Extend the abstract on the concept of approximate X, beginning right after its final sentence about the sorites paradox.

▶ [TEXT BLOCK]:
::::::::::

Should you like your comment to be ported to the BISC mailing list,

please e-mail it to Dr. Nikravesh <nikravesh@cs.berkeley.edu> with cc to

me.

With my warm regards

Lotfi Zadeh

==========================

1-03-02

Crossing into Uncharted Territory — The Concept of Approximate X

Abstract

Lotfi A. Zadeh*

In science — and especially in mathematics — it is a universal practice

to express definitions in a language based on bivalent logic. Thus, if C

is a concept, then under its definition every object, u, is either an

instance of C or it is not, with no shades of gray allowed. This

deep-seated tradition — which is rooted in the principle of the excluded

middle—is in conflict with reality. Furthermore, it rules out the

possibility of graceful degradation, leading to counterintuitive

conclusions in the spirit of the ancient Greek sorites paradox.

::::::::::

▶ [STORED DATA]:
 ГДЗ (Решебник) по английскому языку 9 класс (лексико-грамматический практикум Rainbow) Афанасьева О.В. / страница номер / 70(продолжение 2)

::::::::::

▶ [EXERCISE RESPONSE]:
In fuzzy logic — in contrast to bivalent logic — everything is, or is

allowed to be, a matter of degree. This is well known, but what is new

is the possibility of employing the recently developed fuzzy-logic-based

language PNL (Precisiated Natural Language) as a concept-definition

language to formulate definitions of concepts of the form “approximate

X,” where X is a crisply defined bivalent-logic-based concept. For

example, if X is the concept of a linear system, then “approximate X”

would be a system that is approximately linear.

The machinery of PNL provides a basis for a far-reaching project aimed

at associating with every — or almost every — crisply defined concept X

a PNL-based definition of “approximate X,” with the understanding that

“approximate X” is a fuzzy concept in the sense that every object x is

associated with the degree to which x fits X, with the degree taking

values in the unit interval or a partially ordered set. A crisp

definition of “approximate X” is not acceptable because it would have

the same problems as the crisp definition of X.

As a simple example, consider the concept of a linear system. Under the

usual definition of linearity, no physical system is linear. On the

other hand, every physical system may be viewed as being approximately

linear to a degree. The question is: How can the degree be defined?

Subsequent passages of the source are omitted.